==== Passage given

Former Ipswich woman Silene, who is one of the ex-criminals appearing on Channel 7 show, Conviction Kitchen. Photos: Supplied
Former Ipswich woman Silene, who is one of the ex-criminals appearing on Channel 7 show, Conviction Kitchen. Photos: Supplied

A chance for a new life

AN IPSWICH woman says her life has been turned around thanks to the television show, Conviction Kitchen.

Neither cooking show nor reality TV yet somehow both, Conviction Kitchen offers 12 convicted criminals the chance to redeem themselves and reclaim their lives.

The kitchen staff under chef Ian Curley and the front-of-house team managed by Lisa Parker operate Conviction restaurant in Brisbane.

The best two will embark on new careers in one of Curley's high-end Melbourne restaurants.

They have experienced homelessness, chronic unemployment and drug abuse, and their crimes include fraud, stealing, dangerous driving and drug offences.

One of them, Ipswich-born-and-bred Silene, 37, was jailed twice for producing amphetamines.

When she got out of Brisbane Women's Correctional Centre last year she decided her life had to change. As soon as she heard about Conviction Kitchen she jumped at the chance

“While I was incarcerated I joined an organisation called Offender Reintegration Support Service (ORSS), and when you get out of prison they help you find accommodation and help you get a job and all that,” Silene said.

“They contacted me in October last year and asked me if I was still looking for work.

“Basically I hadn't worked for the past 10 years, so when they called me with this fantastic opportunity I went for it, and it was the greatest thing I ever done, I think. To have someone reach out to me was so wonderful.

========
==== Available data

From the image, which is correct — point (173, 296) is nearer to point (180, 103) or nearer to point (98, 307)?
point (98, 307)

========

◆ Short exercise
Retype the Conviction Kitchen article at the top of the page, keeping every word and line unchanged.

◆ Solved exercise
Former Ipswich woman Silene, who is one of the ex-criminals appearing on Channel 7 show, Conviction Kitchen. Photos: Supplied
Former Ipswich woman Silene, who is one of the ex-criminals appearing on Channel 7 show, Conviction Kitchen. Photos: Supplied

A chance for a new life

AN IPSWICH woman says her life has been turned around thanks to the television show, Conviction Kitchen.

Neither cooking show nor reality TV yet somehow both, Conviction Kitchen offers 12 convicted criminals the chance to redeem themselves and reclaim their lives.

The kitchen staff under chef Ian Curley and the front-of-house team managed by Lisa Parker operate Conviction restaurant in Brisbane.

The best two will embark on new careers in one of Curley's high-end Melbourne restaurants.

They have experienced homelessness, chronic unemployment and drug abuse, and their crimes include fraud, stealing, dangerous driving and drug offences.

One of them, Ipswich-born-and-bred Silene, 37, was jailed twice for producing amphetamines.

When she got out of Brisbane Women's Correctional Centre last year she decided her life had to change. As soon as she heard about Conviction Kitchen she jumped at the chance

“While I was incarcerated I joined an organisation called Offender Reintegration Support Service (ORSS), and when you get out of prison they help you find accommodation and help you get a job and all that,” Silene said.

“They contacted me in October last year and asked me if I was still looking for work.

“Basically I hadn't worked for the past 10 years, so when they called me with this fantastic opportunity I went for it, and it was the greatest thing I ever done, I think. To have someone reach out to me was so wonderful.